[TEXTAUSZUG]
Ich kann nachvollziehen, dass man - nach einem solchen Erlebnis - zuerst daran denkt, man sollte einen wirksamen Vertragsabschluss am Telefon überhaupt nicht mehr zulassen. Aber bitte bedenken Sie, dass das gravierende Folgen für viele Alltagsgeschäfte haben würde, die regelmäßig am Telefon geschlossen werden - ob es die Pizzabestellung oder die Lieferung von Heizöl ist. Oftmals ist es im Interesse des Kunden, dass er schnell und ohne langwierige schriftliche Bestätigungen telefonisch Bestellungen aufgeben kann.

Rechtlich ist es ohnedies so, dass ein Vertrag auch am Telefon nur zustande kommen kann, wenn der Kunde in einen solchen Vertrag einwilligt. Ein Unternehmen, das von Ihnen eine Zahlung verlangt, muss beweisen können, dass Sie mit einem entsprechenden Vertrag einverstanden waren. Dazu reicht es nicht aus, dass man Ihnen eine Rechnung schickt - denn die ersetzt nicht den Vertrag. Nach Ihren Schilderungen haben Sie niemals in einen Vertrag eingewilligt. Sie waren also auch rechtlich "auf der sicheren Seite", als Sie sich gegen die Zahlungsforderung gewehrt haben.

[ZU ERLEDIGEN]
Schreiben Sie bitte den ganzen Textauszug über Vertragsabschlüsse am Telefon wortgetreu ab. Die folgenden Zeilen haben mit dem Textauszug nichts zu tun.

[DATENBLOCK]
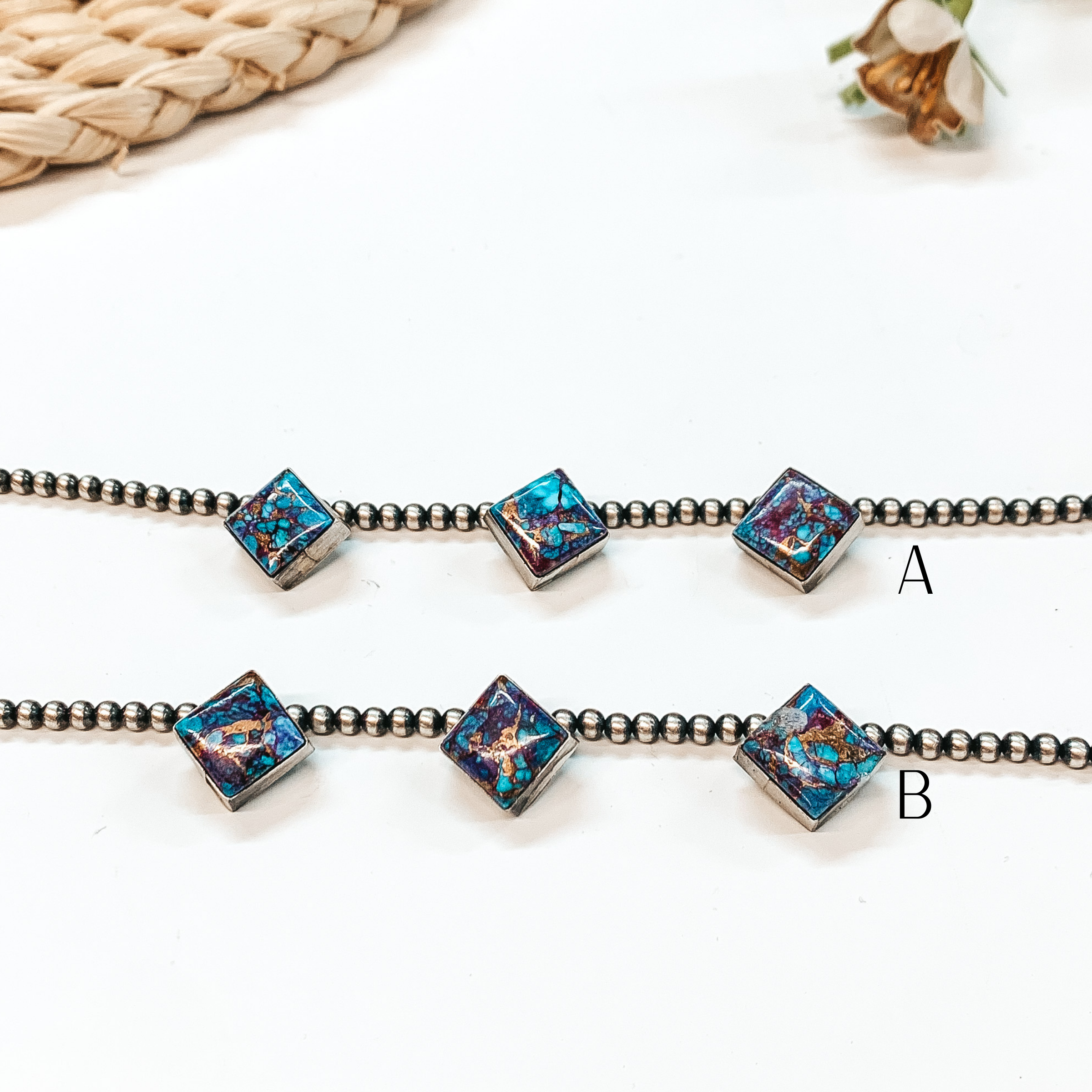 Elouise Kee | Navajo Handmade 4mm 14 inch Navajo Pearl Necklace with 3 Diamond Remix Mojave Turquoise Stones - Giddy Up Glamour Boutique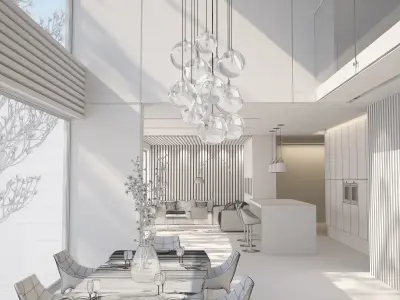 Living room Octane Render 3D model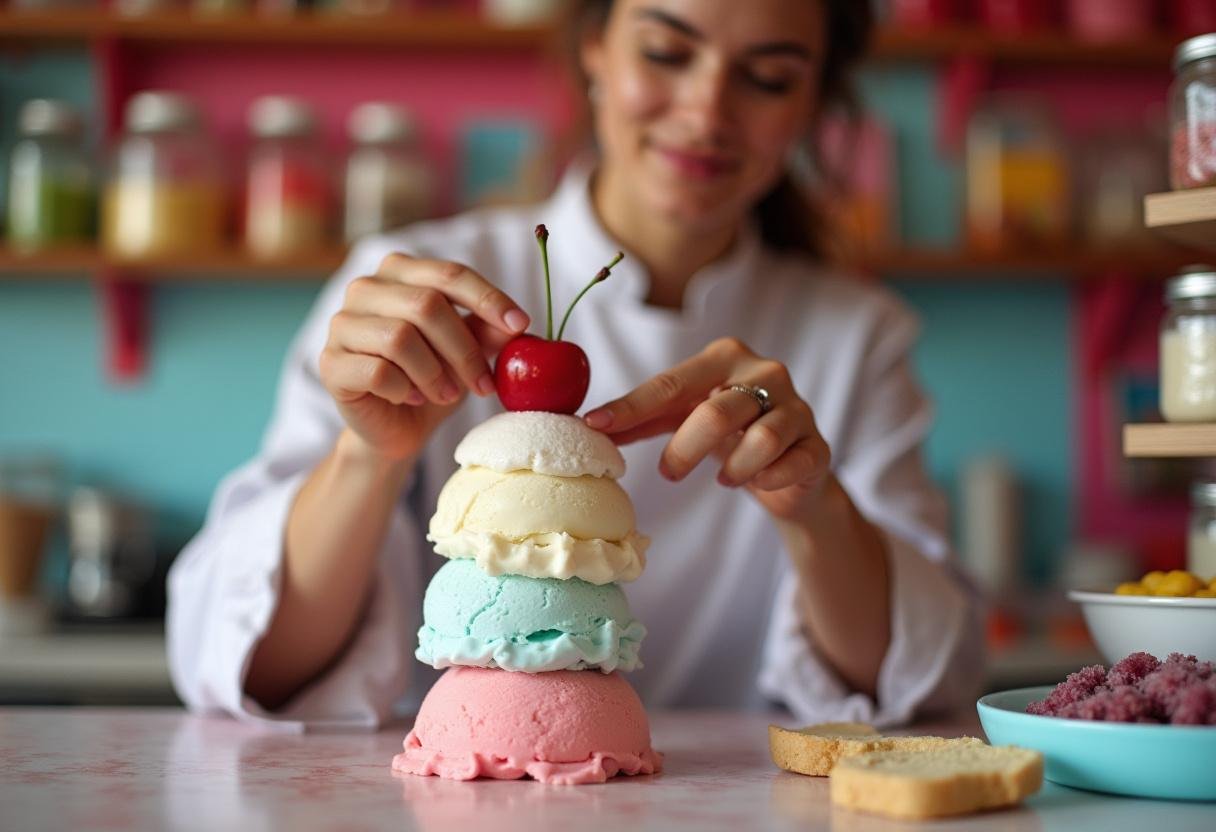 A vibrant and playful presentation of a cherry being added on top of the brightly colored Stranger Things ice cream scoop stack. The cherry completes the dish, giving it a classic and cheerful look perfect for any ice cream lover.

[FERTIGE ÜBUNG]
Ich kann nachvollziehen, dass man - nach einem solchen Erlebnis - zuerst daran denkt, man sollte einen wirksamen Vertragsabschluss am Telefon überhaupt nicht mehr zulassen. Aber bitte bedenken Sie, dass das gravierende Folgen für viele Alltagsgeschäfte haben würde, die regelmäßig am Telefon geschlossen werden - ob es die Pizzabestellung oder die Lieferung von Heizöl ist. Oftmals ist es im Interesse des Kunden, dass er schnell und ohne langwierige schriftliche Bestätigungen telefonisch Bestellungen aufgeben kann.

Rechtlich ist es ohnedies so, dass ein Vertrag auch am Telefon nur zustande kommen kann, wenn der Kunde in einen solchen Vertrag einwilligt. Ein Unternehmen, das von Ihnen eine Zahlung verlangt, muss beweisen können, dass Sie mit einem entsprechenden Vertrag einverstanden waren. Dazu reicht es nicht aus, dass man Ihnen eine Rechnung schickt - denn die ersetzt nicht den Vertrag. Nach Ihren Schilderungen haben Sie niemals in einen Vertrag eingewilligt. Sie waren also auch rechtlich "auf der sicheren Seite", als Sie sich gegen die Zahlungsforderung gewehrt haben.